Inducted on June 15, 1969

Joe Jeannette worked as an apprentice to his father, a blacksmith, and then as a coal truck driver before he became a boxer.

In 1904, at the age of 25, Jeannette began his boxing career on a dare, fighting a boxer named Arthur Dickinson. Although Jeannette lost, he decided to make boxing his career.

Jeannette held the World Colored Heavyweight Championship.

Jeannette fought Sam Langford 14 times, Jack Johnson 10 times, Battling Jim Johnson 10 times, Sam McVea 5 times and Harry Wills 3 times.

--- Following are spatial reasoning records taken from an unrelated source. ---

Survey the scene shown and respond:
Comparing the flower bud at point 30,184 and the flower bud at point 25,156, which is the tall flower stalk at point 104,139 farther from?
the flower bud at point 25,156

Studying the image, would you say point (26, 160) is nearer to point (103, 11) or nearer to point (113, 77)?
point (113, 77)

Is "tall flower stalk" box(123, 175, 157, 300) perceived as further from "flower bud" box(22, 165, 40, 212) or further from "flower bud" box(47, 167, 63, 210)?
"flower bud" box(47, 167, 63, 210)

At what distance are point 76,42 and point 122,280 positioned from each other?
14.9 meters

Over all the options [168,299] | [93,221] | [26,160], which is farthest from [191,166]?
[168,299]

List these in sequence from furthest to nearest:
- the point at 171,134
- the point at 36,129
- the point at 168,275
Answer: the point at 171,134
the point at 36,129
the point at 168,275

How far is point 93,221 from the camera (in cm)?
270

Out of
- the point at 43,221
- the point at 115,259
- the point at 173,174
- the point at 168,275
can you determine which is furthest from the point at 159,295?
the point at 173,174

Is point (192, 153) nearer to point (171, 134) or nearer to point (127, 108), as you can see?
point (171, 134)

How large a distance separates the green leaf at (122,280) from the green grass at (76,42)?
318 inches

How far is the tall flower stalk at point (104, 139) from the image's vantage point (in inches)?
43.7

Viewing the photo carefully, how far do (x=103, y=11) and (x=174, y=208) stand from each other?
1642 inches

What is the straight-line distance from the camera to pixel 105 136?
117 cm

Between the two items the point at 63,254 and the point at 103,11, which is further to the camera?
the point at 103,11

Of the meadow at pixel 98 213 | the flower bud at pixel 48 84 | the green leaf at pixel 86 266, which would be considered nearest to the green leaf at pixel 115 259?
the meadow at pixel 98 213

Jeannette knocked out Kid Cotton in four rounds in 1913 and two rounds in 1916. He was scheduled to fight Cotton at the Vanderbilt A.C. in New York City on February 15, 1915, but no result has been found.

In 1923, Jeannette became the first African American referee and judge licensed by New York State.

From 1924 until 1949, Jeannette owned a boxing gym on 27th Street and Summit Avenue in Union City, New Jersey, where he trained numerous boxers, including Jim Braddock.

Joe Jeannette Historical Marker in Union City, New Jersey

Jeannette, who was fond of automobiles, eventually converted his boxing gym into a garage. He also operated a fleet of rental limousines and then a taxi company named Adelaide, after his wife, which was located at 522 Clinton Avenue, now New York Avenue, in Union City.

Jeannette had a street named after him in Union City. Jeannette Street is located between Summit Avenue and Kennedy Boulevard.

On April 17, 2009, the 100th anniversary of Jeannette’s 49th-round knockout of Sam McVea, a historical marker was dedicated where Jeannette’s former residence and gym once stood. It is Union City’s first historical marker.